━━━ EXERCISE INPUT ━━━
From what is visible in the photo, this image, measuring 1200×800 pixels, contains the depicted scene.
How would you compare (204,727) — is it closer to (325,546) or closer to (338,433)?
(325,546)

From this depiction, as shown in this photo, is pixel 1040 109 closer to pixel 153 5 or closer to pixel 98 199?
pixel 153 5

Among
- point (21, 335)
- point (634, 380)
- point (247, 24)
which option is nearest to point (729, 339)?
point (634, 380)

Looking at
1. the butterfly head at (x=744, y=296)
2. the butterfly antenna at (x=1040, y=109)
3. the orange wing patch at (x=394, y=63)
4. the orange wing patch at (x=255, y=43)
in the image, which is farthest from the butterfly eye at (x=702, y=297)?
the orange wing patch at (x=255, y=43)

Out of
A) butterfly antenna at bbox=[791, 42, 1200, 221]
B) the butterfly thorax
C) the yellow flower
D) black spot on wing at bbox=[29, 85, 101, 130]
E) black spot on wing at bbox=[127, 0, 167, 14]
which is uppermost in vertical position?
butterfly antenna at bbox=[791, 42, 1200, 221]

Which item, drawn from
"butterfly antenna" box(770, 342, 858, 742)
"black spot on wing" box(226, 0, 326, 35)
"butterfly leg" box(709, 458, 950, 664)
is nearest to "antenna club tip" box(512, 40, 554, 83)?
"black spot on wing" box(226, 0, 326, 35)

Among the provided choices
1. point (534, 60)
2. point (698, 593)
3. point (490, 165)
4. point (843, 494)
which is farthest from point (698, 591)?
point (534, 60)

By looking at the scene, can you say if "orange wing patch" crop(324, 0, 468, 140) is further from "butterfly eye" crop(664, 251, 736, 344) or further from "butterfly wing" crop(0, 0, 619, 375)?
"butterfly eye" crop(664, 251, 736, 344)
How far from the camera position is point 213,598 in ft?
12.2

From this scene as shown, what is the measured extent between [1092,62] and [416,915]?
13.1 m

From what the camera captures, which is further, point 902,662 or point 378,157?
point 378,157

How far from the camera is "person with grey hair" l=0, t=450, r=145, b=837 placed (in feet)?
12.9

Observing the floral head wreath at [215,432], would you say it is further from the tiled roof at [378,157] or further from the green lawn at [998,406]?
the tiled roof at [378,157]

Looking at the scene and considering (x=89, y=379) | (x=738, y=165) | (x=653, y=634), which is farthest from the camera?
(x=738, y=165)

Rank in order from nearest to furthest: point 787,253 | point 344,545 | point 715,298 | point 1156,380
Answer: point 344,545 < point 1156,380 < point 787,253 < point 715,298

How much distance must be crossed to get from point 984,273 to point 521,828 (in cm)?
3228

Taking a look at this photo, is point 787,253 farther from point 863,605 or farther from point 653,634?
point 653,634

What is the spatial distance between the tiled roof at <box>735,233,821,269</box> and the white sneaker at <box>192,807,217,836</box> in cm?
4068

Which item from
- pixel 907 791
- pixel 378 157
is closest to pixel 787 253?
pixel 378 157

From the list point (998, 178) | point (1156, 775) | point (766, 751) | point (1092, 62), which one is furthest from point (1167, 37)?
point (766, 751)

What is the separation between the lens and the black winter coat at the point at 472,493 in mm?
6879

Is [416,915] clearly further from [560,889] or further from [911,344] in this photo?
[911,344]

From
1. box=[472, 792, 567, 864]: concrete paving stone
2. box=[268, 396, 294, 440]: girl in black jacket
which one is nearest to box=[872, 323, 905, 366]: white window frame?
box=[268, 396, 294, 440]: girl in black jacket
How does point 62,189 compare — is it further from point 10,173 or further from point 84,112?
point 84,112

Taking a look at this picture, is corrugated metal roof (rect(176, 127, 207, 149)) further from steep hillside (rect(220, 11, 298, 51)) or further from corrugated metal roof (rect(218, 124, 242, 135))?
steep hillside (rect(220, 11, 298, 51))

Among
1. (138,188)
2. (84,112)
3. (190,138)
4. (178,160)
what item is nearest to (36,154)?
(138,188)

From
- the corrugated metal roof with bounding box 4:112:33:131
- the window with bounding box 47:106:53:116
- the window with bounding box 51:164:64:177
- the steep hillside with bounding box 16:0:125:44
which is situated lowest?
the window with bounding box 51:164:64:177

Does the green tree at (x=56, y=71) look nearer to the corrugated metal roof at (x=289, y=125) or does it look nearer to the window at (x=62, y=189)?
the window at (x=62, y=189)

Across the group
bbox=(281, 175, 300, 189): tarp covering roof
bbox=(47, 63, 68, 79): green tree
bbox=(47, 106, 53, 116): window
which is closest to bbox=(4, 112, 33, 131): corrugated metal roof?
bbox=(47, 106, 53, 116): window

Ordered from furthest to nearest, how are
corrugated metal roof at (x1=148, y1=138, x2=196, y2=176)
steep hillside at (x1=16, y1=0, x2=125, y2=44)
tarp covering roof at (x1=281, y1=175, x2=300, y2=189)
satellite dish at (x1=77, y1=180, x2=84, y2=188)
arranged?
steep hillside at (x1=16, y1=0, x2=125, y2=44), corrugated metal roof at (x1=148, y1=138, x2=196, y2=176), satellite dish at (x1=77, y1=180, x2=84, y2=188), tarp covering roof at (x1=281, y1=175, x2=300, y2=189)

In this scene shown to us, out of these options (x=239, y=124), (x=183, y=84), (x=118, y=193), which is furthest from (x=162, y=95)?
━━━
> TASK BRIEF
Print all of the entries again, exactly as written.

> EXERCISE RESULT
From what is visible in the photo, this image, measuring 1200×800 pixels, contains the depicted scene.
How would you compare (204,727) — is it closer to (325,546) or closer to (338,433)?
(325,546)

From this depiction, as shown in this photo, is pixel 1040 109 closer to pixel 153 5 or closer to pixel 98 199?
pixel 153 5

Among
- point (21, 335)
- point (634, 380)
- point (247, 24)
which option is nearest to point (729, 339)?
point (634, 380)

Looking at
1. the butterfly head at (x=744, y=296)
2. the butterfly antenna at (x=1040, y=109)
3. the orange wing patch at (x=394, y=63)
4. the orange wing patch at (x=255, y=43)
in the image, which is farthest from the butterfly eye at (x=702, y=297)?
the orange wing patch at (x=255, y=43)

Out of
A) butterfly antenna at bbox=[791, 42, 1200, 221]
B) the butterfly thorax
C) the yellow flower
D) black spot on wing at bbox=[29, 85, 101, 130]
E) black spot on wing at bbox=[127, 0, 167, 14]
which is uppermost in vertical position?
butterfly antenna at bbox=[791, 42, 1200, 221]

Which item, drawn from
"butterfly antenna" box(770, 342, 858, 742)
"black spot on wing" box(226, 0, 326, 35)
"butterfly leg" box(709, 458, 950, 664)
is nearest to "antenna club tip" box(512, 40, 554, 83)?
"black spot on wing" box(226, 0, 326, 35)

Among the provided choices
1. point (534, 60)
2. point (698, 593)
3. point (490, 165)
4. point (843, 494)
which is farthest from point (698, 591)?
point (534, 60)

By looking at the scene, can you say if "orange wing patch" crop(324, 0, 468, 140) is further from "butterfly eye" crop(664, 251, 736, 344) or further from "butterfly wing" crop(0, 0, 619, 375)?
"butterfly eye" crop(664, 251, 736, 344)
How far from the camera position is point 213,598 in ft?
12.2

From this scene as shown, what is the measured extent between [1092,62] and [416,915]?
13.1 m

From what the camera captures, which is further, point 902,662 or point 378,157?
point 378,157

How far from the camera is "person with grey hair" l=0, t=450, r=145, b=837 placed (in feet)?
12.9

Observing the floral head wreath at [215,432], would you say it is further from the tiled roof at [378,157] or further from the green lawn at [998,406]?
the tiled roof at [378,157]

Looking at the scene and considering (x=89, y=379) | (x=738, y=165) | (x=653, y=634), which is farthest from the camera?
(x=738, y=165)

Rank in order from nearest to furthest: point 787,253 | point 344,545 | point 715,298 | point 1156,380
Answer: point 344,545 < point 1156,380 < point 787,253 < point 715,298

How much distance must be crossed to get from point 984,273 to point 521,828 (in cm)?
3228

Taking a look at this photo, is point 787,253 farther from point 863,605 or farther from point 653,634?
point 653,634

What is the spatial distance between the tiled roof at <box>735,233,821,269</box> and the white sneaker at <box>192,807,217,836</box> in cm?
4068

Which item from
- pixel 907 791
- pixel 378 157
is closest to pixel 787 253?
pixel 378 157

From the list point (998, 178) | point (1156, 775) | point (766, 751) | point (1092, 62), which one is furthest from point (1167, 37)?
point (766, 751)

What is the separation between the lens and the black winter coat at the point at 472,493 in mm?
6879

Is [416,915] clearly further from [560,889] or further from [911,344] in this photo?
[911,344]

From
1. box=[472, 792, 567, 864]: concrete paving stone
2. box=[268, 396, 294, 440]: girl in black jacket
which one is nearest to box=[872, 323, 905, 366]: white window frame?
box=[268, 396, 294, 440]: girl in black jacket
How does point 62,189 compare — is it further from point 10,173 or further from point 84,112?
point 84,112

Taking a look at this picture, is corrugated metal roof (rect(176, 127, 207, 149)) further from steep hillside (rect(220, 11, 298, 51)) or further from corrugated metal roof (rect(218, 124, 242, 135))?
steep hillside (rect(220, 11, 298, 51))

Among
1. (138,188)
2. (84,112)
3. (190,138)
4. (178,160)
what item is nearest to (36,154)?
(138,188)

From
- the corrugated metal roof with bounding box 4:112:33:131
- the window with bounding box 47:106:53:116
- the window with bounding box 51:164:64:177
- the steep hillside with bounding box 16:0:125:44
which is situated lowest?
the window with bounding box 51:164:64:177

Does the green tree at (x=56, y=71) look nearer to the corrugated metal roof at (x=289, y=125) or does it look nearer to the window at (x=62, y=189)?
the window at (x=62, y=189)

Across the group
bbox=(281, 175, 300, 189): tarp covering roof
bbox=(47, 63, 68, 79): green tree
bbox=(47, 106, 53, 116): window
which is closest to bbox=(4, 112, 33, 131): corrugated metal roof?
bbox=(47, 106, 53, 116): window

Ordered from furthest to nearest, how are
corrugated metal roof at (x1=148, y1=138, x2=196, y2=176)
steep hillside at (x1=16, y1=0, x2=125, y2=44)
tarp covering roof at (x1=281, y1=175, x2=300, y2=189)
satellite dish at (x1=77, y1=180, x2=84, y2=188)
arranged?
steep hillside at (x1=16, y1=0, x2=125, y2=44), corrugated metal roof at (x1=148, y1=138, x2=196, y2=176), satellite dish at (x1=77, y1=180, x2=84, y2=188), tarp covering roof at (x1=281, y1=175, x2=300, y2=189)

In this scene shown to us, out of these options (x=239, y=124), (x=183, y=84), (x=118, y=193), which is furthest from (x=162, y=95)?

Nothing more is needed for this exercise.